Provided entries ▸
--
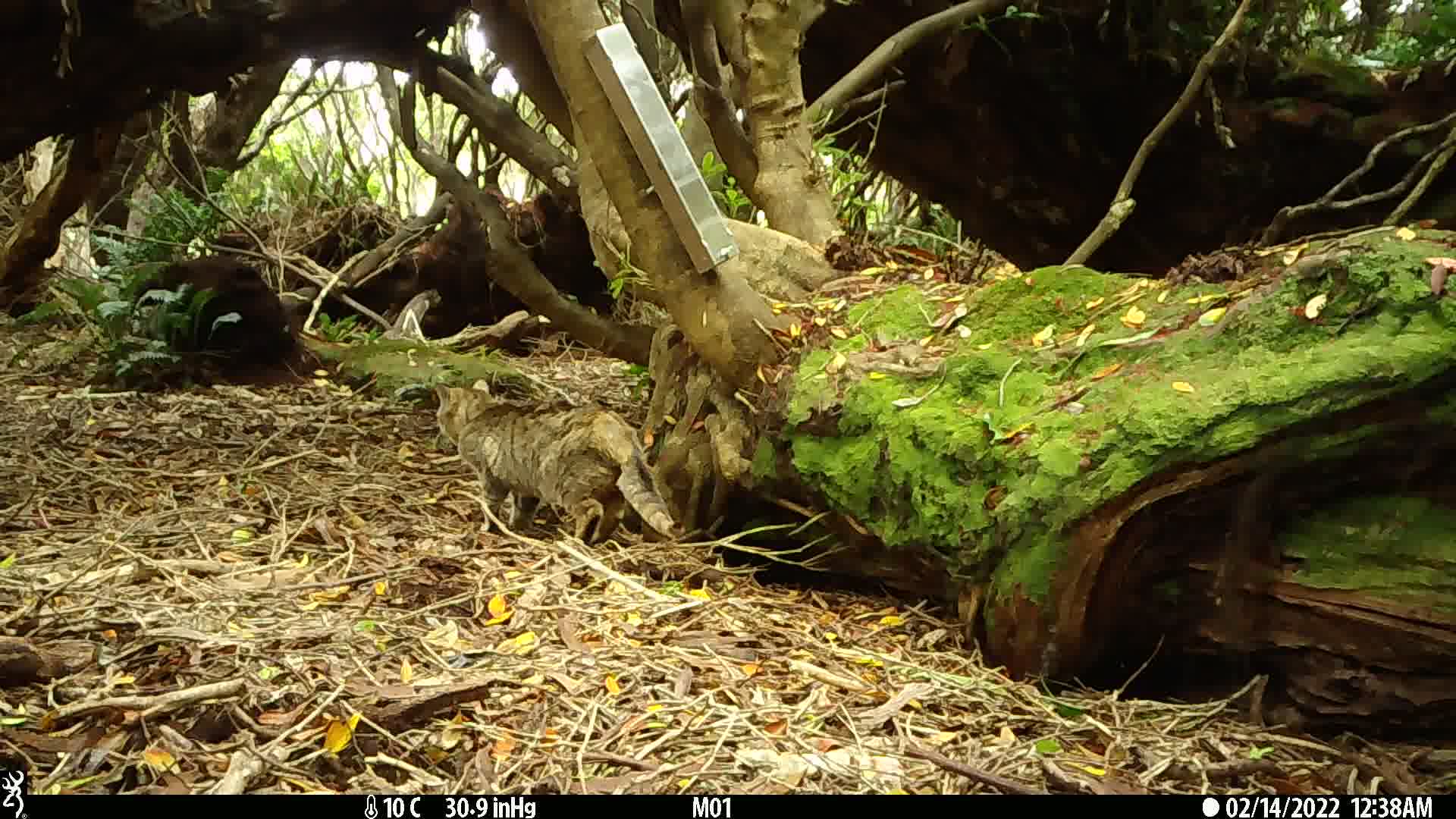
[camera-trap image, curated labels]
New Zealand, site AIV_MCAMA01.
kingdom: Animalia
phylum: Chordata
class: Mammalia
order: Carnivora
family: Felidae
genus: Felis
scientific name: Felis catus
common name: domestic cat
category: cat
--
Your instructions ▸
All of the data needs repeating exactly, but the pictures do not.

Solution to the exercise ▸
[camera-trap image, curated labels]
New Zealand, site AIV_MCAMA01.
kingdom: Animalia
phylum: Chordata
class: Mammalia
order: Carnivora
family: Felidae
genus: Felis
scientific name: Felis catus
common name: domestic cat
category: cat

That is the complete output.